"After nearly ten years in this job … it's time for a change, both for the news division and for me," Heyward wrote in an e-mail to CBS News staff. Heyward is the second-longest serving CBS News president in history. Richard Salant ranks first.
McManus takes the reins of the news division Nov. 7, when Heyward is expected to begin coaching him on his new role. McManus will meanwhile retain his position as president of CBS Sports, which he has held since 1996.
Heyward has been with CBS for 24 years in various roles, including executive producer of the CBS Evening News and vice president of CBS News. Heyward said he will stick around until the end of the year, making himself available to the new president as an advisor as needed.
CBS Chairman Les Moonves praised Heyward upon the announcement of his departure.
"He is, quite simply, a man of great character, whose integrity and experience has guided our News division through a time of tremendous change, and I want to thank him for his unwavering commitment to the core values of journalism, and for his years of creativity, dedication and loyalty to this company," Moonves said in a message to CBS employees.
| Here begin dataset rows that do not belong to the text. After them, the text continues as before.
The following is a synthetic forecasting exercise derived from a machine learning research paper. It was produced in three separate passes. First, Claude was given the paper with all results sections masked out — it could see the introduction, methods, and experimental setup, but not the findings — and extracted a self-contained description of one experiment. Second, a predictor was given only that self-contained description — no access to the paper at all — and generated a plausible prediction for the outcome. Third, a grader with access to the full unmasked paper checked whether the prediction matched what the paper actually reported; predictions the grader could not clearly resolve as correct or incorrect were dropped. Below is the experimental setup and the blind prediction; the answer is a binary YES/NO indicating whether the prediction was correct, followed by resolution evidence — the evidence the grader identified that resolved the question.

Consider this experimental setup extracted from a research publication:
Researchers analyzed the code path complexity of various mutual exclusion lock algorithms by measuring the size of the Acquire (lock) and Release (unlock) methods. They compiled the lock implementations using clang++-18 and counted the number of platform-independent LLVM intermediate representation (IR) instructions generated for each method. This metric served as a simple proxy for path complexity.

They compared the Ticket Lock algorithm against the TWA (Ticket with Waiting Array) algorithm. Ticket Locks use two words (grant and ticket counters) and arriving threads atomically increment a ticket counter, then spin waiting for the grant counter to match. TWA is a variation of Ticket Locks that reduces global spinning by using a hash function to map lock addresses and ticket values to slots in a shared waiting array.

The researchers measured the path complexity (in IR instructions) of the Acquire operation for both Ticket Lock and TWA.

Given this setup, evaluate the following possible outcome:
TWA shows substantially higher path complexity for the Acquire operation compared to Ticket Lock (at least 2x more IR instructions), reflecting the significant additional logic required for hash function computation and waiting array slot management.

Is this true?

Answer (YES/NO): YES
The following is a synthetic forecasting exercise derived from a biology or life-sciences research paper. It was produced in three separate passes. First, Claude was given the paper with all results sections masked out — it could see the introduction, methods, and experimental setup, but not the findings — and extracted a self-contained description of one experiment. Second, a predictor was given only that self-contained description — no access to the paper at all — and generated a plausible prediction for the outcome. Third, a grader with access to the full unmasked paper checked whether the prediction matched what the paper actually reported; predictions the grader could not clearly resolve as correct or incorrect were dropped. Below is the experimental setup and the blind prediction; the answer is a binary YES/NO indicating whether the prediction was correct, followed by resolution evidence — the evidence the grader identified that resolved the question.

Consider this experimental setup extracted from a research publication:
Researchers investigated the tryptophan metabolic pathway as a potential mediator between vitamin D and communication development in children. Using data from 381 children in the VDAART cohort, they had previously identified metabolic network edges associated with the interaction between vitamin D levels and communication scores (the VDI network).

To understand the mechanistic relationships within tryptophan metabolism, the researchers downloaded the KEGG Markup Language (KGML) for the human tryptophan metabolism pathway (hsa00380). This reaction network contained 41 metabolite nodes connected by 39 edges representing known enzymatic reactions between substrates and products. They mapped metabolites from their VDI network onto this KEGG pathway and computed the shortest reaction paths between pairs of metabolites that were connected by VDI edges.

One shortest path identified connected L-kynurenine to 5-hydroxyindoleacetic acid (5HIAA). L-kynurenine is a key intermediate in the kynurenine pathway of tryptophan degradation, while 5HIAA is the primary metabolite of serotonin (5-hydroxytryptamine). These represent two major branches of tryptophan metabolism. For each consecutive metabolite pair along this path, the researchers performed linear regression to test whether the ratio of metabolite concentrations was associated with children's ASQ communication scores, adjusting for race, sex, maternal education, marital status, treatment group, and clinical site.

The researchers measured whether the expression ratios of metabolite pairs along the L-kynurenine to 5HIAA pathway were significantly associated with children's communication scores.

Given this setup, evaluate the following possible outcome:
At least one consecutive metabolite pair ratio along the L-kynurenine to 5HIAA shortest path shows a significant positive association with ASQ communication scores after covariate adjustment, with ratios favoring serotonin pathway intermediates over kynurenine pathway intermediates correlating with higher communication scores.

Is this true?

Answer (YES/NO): NO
"Sean McManus is a superb executive, a great leader and a fierce competitor whose pedigree for excellence in live-event programming is well-known," Moonves said of the incoming president.
"I'm very excited about the opportunities that lie head," McManus said in a news release. "CBS News is a truly great institution, and its people have defined excellence in broadcast journalism since the beginning of the medium."
During his time at CBS Sports, McManus, son of famed sportscaster Jim McKay, transformed it into the No. 1 broadcast organization of its kind in the industry. McManus, who will continue to be based in New York, will keep offices at the headquarters of both CBS Sports and CBS News, although he will spend the majority of his time at CBS News for the foreseeable future.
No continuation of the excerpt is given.